In 2005, Patongo Primary School competed in the National Music Competition’s finals for the first time in the capital of Kampala. Patongo, home to 60,000 people, is one of the camps to which 90% of the Acholi people have been removed from their ancestral lands by the twenty-year conflict. During that time, the rebels who calls themselves the Lord’s Resistance Army have abducted 30,000 Acholi kids, some as young as five, and forced them to fight.

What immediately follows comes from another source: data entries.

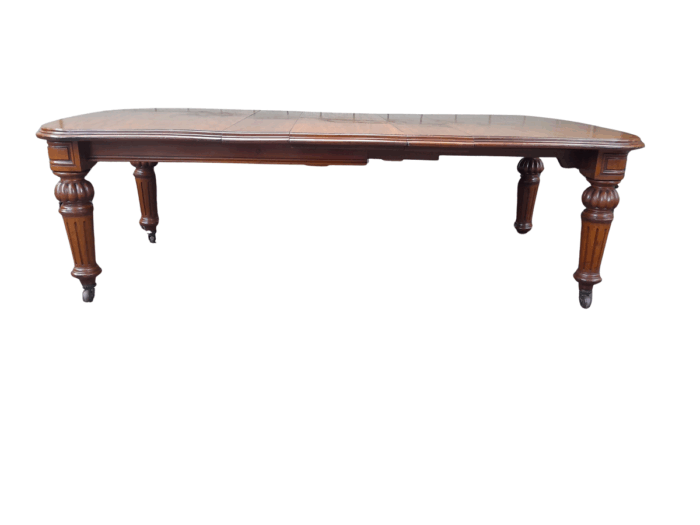 An Antique Victorian Mahogany Extension Dining Table With Original Porcelain Castors (Three Extensions)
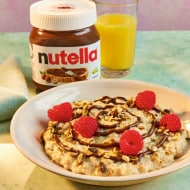 Scones halved and spread generously with Nutella, ready to serve.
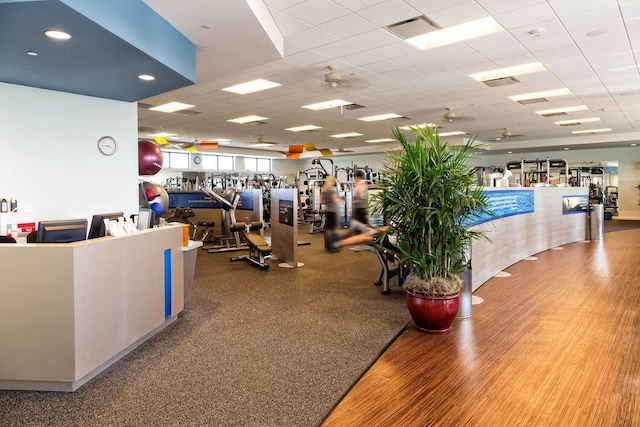 gym featuring a paneled ceiling and visible vents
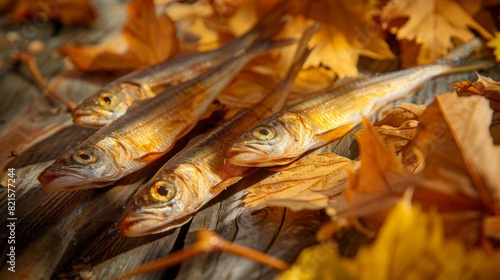 Fresh golden smoked smelt on a beautiful autumn background, detailed close-up emphasizing the rich hues and textures for culinary advertising photo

Only a few statistics in War/Dance – inserted at intervals against a black screen – provide a frame of the enormity of this war’s destruction. The Fines profile three children while relating the weeks leading up to the 200-mile trip to Kampala, that made in an open military troop transport truck under armed escort. Mostly the film focuses on rehearsals – for the “Western choral” (English hymns), musical composition, and traditional dance, an intricate 500-year-old royal dance called the Bwola. Two music teachers – another husband and wife team – come from Kampala to help even the playing field by coaching the children on the finer points of competition and making new, and bracing, demands for excellence. Patonga’s own music teacher says the music heals these children’s trauma “to bring them back to ordinary life.”

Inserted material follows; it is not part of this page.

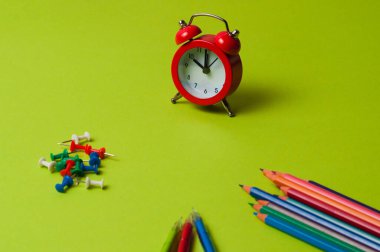 Kalemler, kalemler Yeşil desenli kağıt üzerinde iğne ve saat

This is certainly true of 14-year-old Dominic, whose xylophone-playing takes a national prize. Before that, he practices incessantly in a vast field under a tree, where the serenity coming over face suggests that he also achieves some other state. Then he tells the camera how he was forced to kill some farmers in the field with their own hoes before he escaped the Lord’s Resistance Army, and how he has never told anyone this before. Later, this diminutive boy visits a nearby army post where a rebel commander is held and asks the man – the two of them sit on a wooden bench under another green tree – about his older brother’s fate, so that “I will tell my mother and we can move on in our lives.”

War/Dance also profiles 14-year-old Nancy, who wants to be a doctor, and 13-year-old orphaned Rose, who share equally wrenching vignettes. But for once, we remember them and their stories, and their music, more than the numbers.

*******
An abbreviated version of this review appeared in the 8/21/08 issue of the Syracuse City Eagle weekly, where “Make it Snappy” is a regular column reviewing DVDs of recent movies that did not have a theatrical opening in Central New York & older films of enduring worth.